TE GEBRUIKEN GEGEVENS:
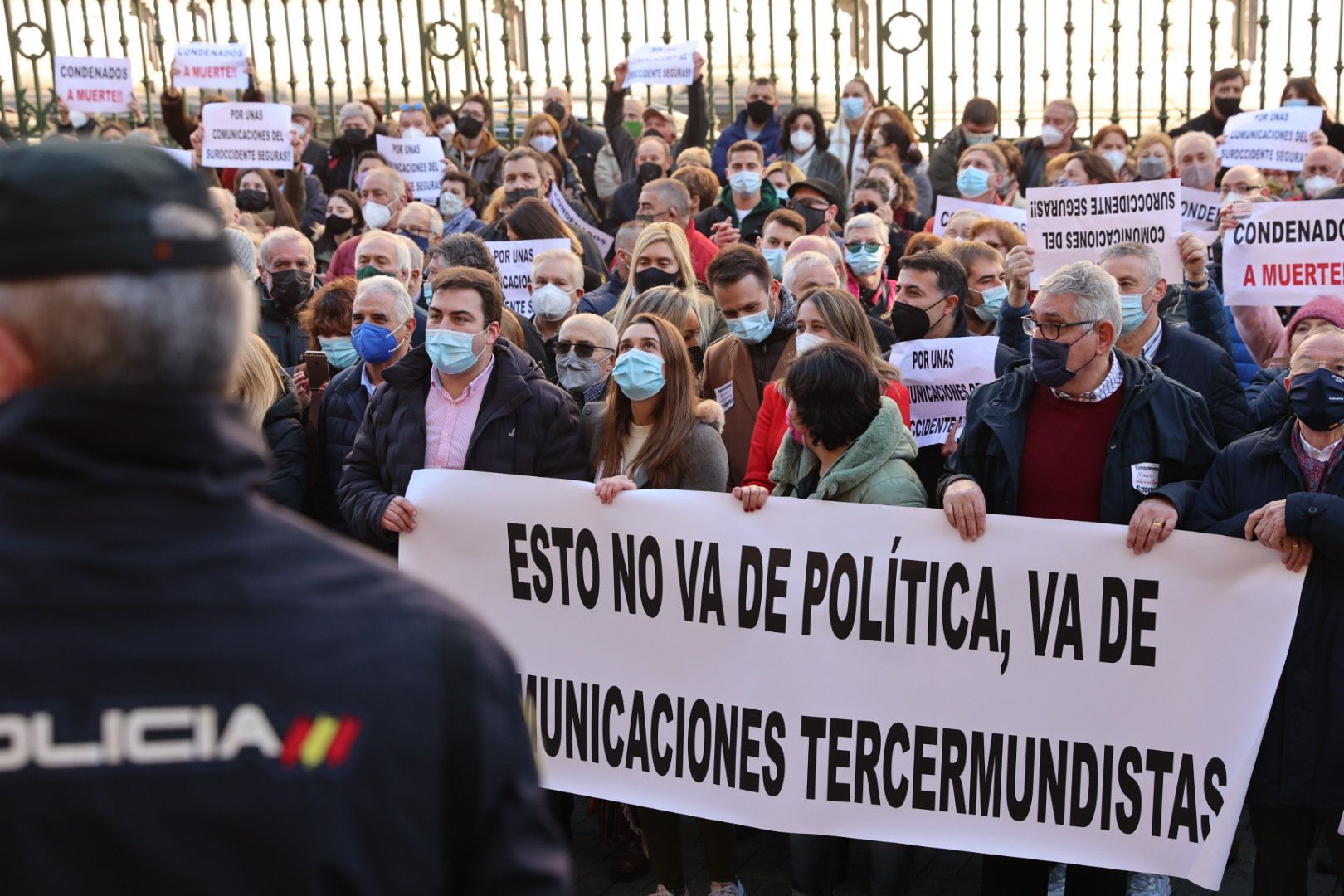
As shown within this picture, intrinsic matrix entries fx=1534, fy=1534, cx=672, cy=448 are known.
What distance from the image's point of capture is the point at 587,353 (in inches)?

---

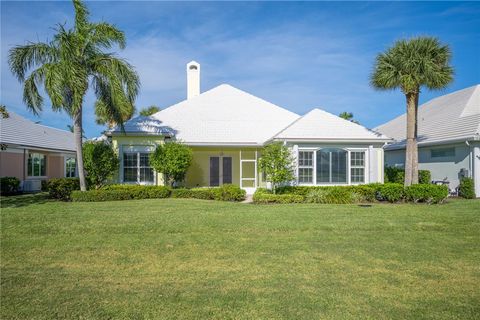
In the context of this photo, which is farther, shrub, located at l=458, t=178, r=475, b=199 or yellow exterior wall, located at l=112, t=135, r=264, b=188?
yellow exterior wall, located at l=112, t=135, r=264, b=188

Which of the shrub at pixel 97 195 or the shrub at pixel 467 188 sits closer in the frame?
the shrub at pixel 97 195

---

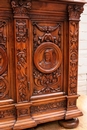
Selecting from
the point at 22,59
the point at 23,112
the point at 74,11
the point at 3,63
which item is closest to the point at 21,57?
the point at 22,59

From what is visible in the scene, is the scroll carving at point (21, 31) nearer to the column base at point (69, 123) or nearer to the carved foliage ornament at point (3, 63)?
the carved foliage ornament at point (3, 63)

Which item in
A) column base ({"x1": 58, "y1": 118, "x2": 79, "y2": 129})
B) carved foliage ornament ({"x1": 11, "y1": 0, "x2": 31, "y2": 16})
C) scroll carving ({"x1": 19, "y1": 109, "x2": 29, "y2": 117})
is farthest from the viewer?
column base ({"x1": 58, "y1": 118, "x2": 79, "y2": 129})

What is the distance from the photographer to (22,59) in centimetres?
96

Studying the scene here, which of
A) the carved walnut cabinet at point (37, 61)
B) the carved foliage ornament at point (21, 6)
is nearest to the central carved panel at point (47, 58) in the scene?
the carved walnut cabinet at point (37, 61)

WAT JE DOET:
Typ de regels letterlijk over, van de regel met "As shown within" tot en met de regel met "What distance from".

JOUW ANTWOORD:
As shown within this picture, intrinsic matrix entries fx=1534, fy=1534, cx=672, cy=448 are known.
What distance from the image's point of capture is the point at 587,353 (in inches)?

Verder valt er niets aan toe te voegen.